The game went into overtime and the Cavs came out on fire.  In the 2.5 minutes of OT, the Panthers completed just three total passes.  Virginia won the game when Clark — her again — picked out Ordonez at the back of the goal.  Ordonez headed the ball back toward the center where Emma Dawson was waiting, and she looped her header into the top right of the goal.  2 – 1 Virginia, both courtesy of perfect crosses from Sarah Clark.  It took Clark a couple of games to figure out how to integrate herself into the offensive flow, but she has done so well these past two games, albeit against weaker teams.  I think that facing upgraded competition won’t hinder Clark maybe as much as others because she is setting up to cross the ball from what I call the David Beckham sweet spot: right channel, maybe 30 yards from the end line.  Typically this is a soft space against any zonal defense precisely because it takes a perfect cross to be a danger from there.  Well, Clark showed she is capable of delivering that cross and Swanson may have found his answer to the departure of Courtney Petersen.  Clark is a converted midfielder after all.  And her on-ball defense has been superb.  Clark is going to go down as one of Swanson’s best transfer pickups.  It’s been a lot of fun to watch her development just over the past four games.

With Torres still out and Sumpter missing two games, Swanson’s personnel in midfield have shifted more than normal, and with the loss of Spaanstra, Jarret has played more left wing than she did all of last season.  I think this is a good thing and I would hope it could continue more in the future.  Look at this through ball from Lizzie Sieracki as the game was winding down:

Free Rebecca Jarrett

Jarrett NEEDS to see more balls like this and she rarely gets them on the right.  If Jarrett is on the left, and the ball comes from a right footed player, the ball is more likely to slice (to borrow a golfing analogy) into Jarrett’s path.  The same ball played from a right footer to Jarrett on the right is more likely to tail away.  This allows Jarrett to run onto the ball, where her oh-so-dangerous speed is better utilized.  And she can have her head up.  I have had the niggling suspicion that we’re not getting the best of Rebecca Jarrett.  Plus, if she chooses to turn the ball in, which she is doing far more this season, a la Leo Messi or Arjen Robben, the ball will be on her right foot.

And while I am being prescriptive, I would hope that Swanson would find someone else to take scoring-chance free kicks.  Ordonez has taken maybe 10 such chances in her UVa career.  Her first two or three sailed into the backstop netting and she’s over-compensated since by driving her last 5 or 6 right into the wall.  This team is struggling to score goals — just 7 in five games — and we need a better alternative than just hitting the ball into the wall.
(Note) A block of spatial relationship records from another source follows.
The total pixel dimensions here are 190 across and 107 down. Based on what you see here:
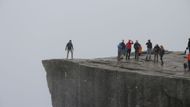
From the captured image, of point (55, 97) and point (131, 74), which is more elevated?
point (131, 74)

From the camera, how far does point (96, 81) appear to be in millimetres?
31656

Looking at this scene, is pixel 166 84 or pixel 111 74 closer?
pixel 166 84

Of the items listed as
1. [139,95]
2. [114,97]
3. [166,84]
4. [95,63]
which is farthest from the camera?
[95,63]

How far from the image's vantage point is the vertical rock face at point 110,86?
85.2 ft

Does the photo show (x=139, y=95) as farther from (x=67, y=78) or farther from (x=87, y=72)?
(x=67, y=78)

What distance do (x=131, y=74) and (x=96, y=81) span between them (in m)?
3.79

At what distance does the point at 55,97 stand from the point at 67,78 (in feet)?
8.60

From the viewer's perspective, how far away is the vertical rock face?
85.2 ft

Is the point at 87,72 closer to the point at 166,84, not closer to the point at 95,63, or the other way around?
the point at 95,63

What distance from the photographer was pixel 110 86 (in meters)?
30.4

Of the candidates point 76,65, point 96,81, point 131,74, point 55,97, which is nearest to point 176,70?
point 131,74

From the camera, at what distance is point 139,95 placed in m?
27.9

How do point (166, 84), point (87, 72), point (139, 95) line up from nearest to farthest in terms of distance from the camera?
point (166, 84) < point (139, 95) < point (87, 72)

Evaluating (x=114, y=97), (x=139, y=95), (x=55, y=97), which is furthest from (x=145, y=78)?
(x=55, y=97)
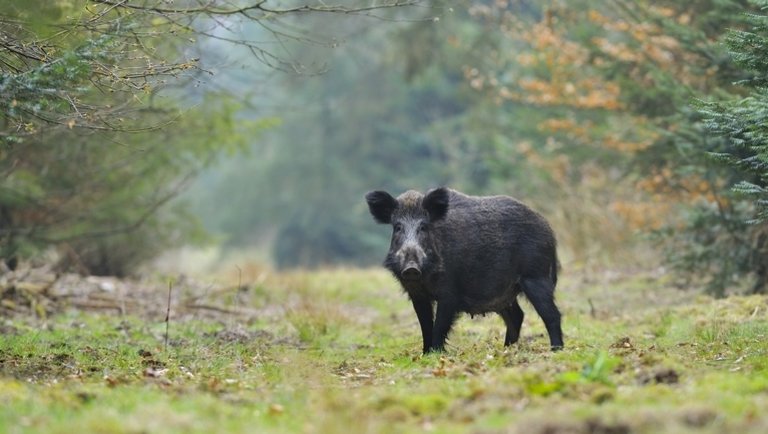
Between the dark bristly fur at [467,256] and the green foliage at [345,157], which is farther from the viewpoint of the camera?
the green foliage at [345,157]

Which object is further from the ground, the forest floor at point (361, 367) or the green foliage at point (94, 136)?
the green foliage at point (94, 136)

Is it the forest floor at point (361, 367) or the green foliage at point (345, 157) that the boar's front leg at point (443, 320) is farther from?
the green foliage at point (345, 157)

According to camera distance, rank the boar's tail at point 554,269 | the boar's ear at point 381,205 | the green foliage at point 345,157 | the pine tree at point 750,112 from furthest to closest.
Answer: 1. the green foliage at point 345,157
2. the boar's tail at point 554,269
3. the boar's ear at point 381,205
4. the pine tree at point 750,112

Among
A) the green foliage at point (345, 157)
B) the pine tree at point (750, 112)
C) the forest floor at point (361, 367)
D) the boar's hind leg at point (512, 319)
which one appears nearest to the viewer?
the forest floor at point (361, 367)

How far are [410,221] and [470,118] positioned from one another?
23.5 metres

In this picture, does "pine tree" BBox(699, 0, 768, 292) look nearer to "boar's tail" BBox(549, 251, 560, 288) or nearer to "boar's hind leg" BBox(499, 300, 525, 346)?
"boar's tail" BBox(549, 251, 560, 288)

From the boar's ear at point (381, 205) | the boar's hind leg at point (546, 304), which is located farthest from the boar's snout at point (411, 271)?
the boar's hind leg at point (546, 304)

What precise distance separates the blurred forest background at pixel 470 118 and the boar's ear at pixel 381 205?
190cm

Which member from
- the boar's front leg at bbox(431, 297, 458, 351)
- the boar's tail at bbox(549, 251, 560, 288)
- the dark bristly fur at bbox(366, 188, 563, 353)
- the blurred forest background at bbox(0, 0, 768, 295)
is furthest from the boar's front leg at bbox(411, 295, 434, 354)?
the blurred forest background at bbox(0, 0, 768, 295)

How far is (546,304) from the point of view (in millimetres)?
10414

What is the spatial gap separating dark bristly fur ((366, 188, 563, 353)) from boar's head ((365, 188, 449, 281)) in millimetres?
10

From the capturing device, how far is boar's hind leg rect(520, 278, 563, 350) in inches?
408

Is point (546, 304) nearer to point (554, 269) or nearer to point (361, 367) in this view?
point (554, 269)

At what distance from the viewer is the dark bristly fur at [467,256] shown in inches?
406
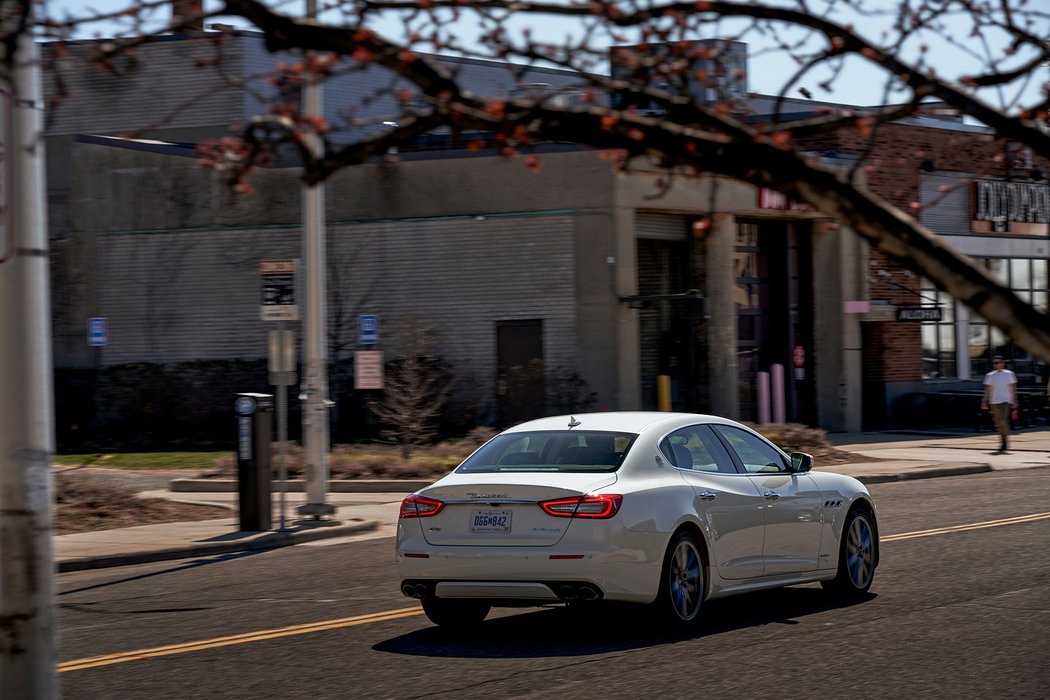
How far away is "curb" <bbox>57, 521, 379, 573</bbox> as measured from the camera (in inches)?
601

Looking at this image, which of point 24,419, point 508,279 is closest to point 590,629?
point 24,419

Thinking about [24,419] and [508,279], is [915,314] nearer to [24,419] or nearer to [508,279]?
[508,279]

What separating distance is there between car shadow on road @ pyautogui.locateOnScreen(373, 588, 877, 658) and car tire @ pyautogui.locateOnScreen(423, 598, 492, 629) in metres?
0.08

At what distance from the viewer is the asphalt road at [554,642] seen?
27.2 feet

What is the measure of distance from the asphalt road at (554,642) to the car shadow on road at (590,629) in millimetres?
20

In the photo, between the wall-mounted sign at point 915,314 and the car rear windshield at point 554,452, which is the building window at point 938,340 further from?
the car rear windshield at point 554,452

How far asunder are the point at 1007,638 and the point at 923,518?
324 inches

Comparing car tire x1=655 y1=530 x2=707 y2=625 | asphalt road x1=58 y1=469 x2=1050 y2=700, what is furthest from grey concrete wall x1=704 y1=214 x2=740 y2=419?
car tire x1=655 y1=530 x2=707 y2=625

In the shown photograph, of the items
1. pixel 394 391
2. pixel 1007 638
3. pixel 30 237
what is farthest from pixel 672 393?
pixel 30 237

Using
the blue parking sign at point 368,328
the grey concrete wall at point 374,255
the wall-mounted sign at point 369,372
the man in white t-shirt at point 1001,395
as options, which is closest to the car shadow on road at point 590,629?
the wall-mounted sign at point 369,372

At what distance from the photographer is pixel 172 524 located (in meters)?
18.9

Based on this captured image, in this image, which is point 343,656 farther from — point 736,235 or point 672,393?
point 736,235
And lastly I would hope that we see more, much more, of Kira McGuire.  To be frank, she showed as much off-the-ball movement in 35 minutes as Orodonez did in 80.  I think Swanson was aware of her performance because she was that fourth attacker for the games last 11 minutes.  McGuire red-shirted last season, but on this day, she looked like she belonged.

 

Virginia’s next game is Sunday as the Cavs host a poor Miami team.  Gametime is 3pm.